---------- MATERIALS PROVIDED

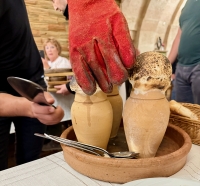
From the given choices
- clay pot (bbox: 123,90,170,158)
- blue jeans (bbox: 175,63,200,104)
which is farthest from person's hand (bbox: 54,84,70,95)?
clay pot (bbox: 123,90,170,158)

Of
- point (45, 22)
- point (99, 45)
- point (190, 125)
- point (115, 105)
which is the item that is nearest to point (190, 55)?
point (190, 125)

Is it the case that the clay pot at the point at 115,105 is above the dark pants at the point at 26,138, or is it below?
above

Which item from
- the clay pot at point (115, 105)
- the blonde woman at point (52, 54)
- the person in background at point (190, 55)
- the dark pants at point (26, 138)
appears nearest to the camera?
the clay pot at point (115, 105)

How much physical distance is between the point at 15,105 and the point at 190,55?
0.76m

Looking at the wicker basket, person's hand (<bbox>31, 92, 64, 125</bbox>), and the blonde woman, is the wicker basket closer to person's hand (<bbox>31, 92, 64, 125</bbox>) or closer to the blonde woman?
person's hand (<bbox>31, 92, 64, 125</bbox>)

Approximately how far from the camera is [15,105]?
569 mm

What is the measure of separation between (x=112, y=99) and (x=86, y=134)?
97 millimetres

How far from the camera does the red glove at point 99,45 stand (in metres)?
0.35

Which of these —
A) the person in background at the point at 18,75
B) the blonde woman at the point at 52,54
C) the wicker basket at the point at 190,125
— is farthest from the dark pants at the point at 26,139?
the blonde woman at the point at 52,54

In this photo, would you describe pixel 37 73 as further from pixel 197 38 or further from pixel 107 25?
pixel 197 38

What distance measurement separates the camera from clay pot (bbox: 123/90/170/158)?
1.25 feet

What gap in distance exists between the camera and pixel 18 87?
447mm

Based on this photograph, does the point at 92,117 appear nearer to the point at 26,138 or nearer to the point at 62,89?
the point at 26,138

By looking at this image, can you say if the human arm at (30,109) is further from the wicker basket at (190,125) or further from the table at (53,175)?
the wicker basket at (190,125)
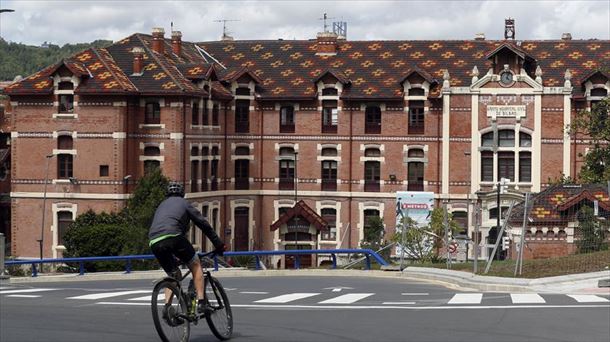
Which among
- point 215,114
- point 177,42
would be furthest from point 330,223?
point 177,42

--------------------

* [SET PROBLEM]: Rewrite the items from the start through the line that contains "97 millimetres", replacing "blonde woman" with "fair-haired woman" and keeping everything else unchanged. Omit the pictures.

* [TASK ANSWER]:
From the given choices
- clay pot (bbox: 123,90,170,158)
- blue jeans (bbox: 175,63,200,104)
which is farthest from person's hand (bbox: 54,84,70,95)?
clay pot (bbox: 123,90,170,158)

Of
- point (45, 22)
- point (99, 45)
- point (190, 125)
- point (115, 105)
which is the item that is nearest to point (190, 55)?
point (190, 125)

Is it the case that the clay pot at the point at 115,105 is above the dark pants at the point at 26,138, or is it below?
above

Which item from
- the clay pot at point (115, 105)
- the fair-haired woman at point (52, 54)
- the person in background at point (190, 55)
- the dark pants at point (26, 138)
appears nearest to the camera?
the clay pot at point (115, 105)

How much physical distance is between the point at 15,105 and the point at 190,55?
0.76m

Looking at the wicker basket, person's hand (<bbox>31, 92, 64, 125</bbox>), and the fair-haired woman, is the wicker basket closer to person's hand (<bbox>31, 92, 64, 125</bbox>) or closer to the fair-haired woman?
person's hand (<bbox>31, 92, 64, 125</bbox>)

Approximately how far from the camera is [15,105]?
569 mm

What is the measure of separation between (x=112, y=99) and (x=86, y=134)?
97 millimetres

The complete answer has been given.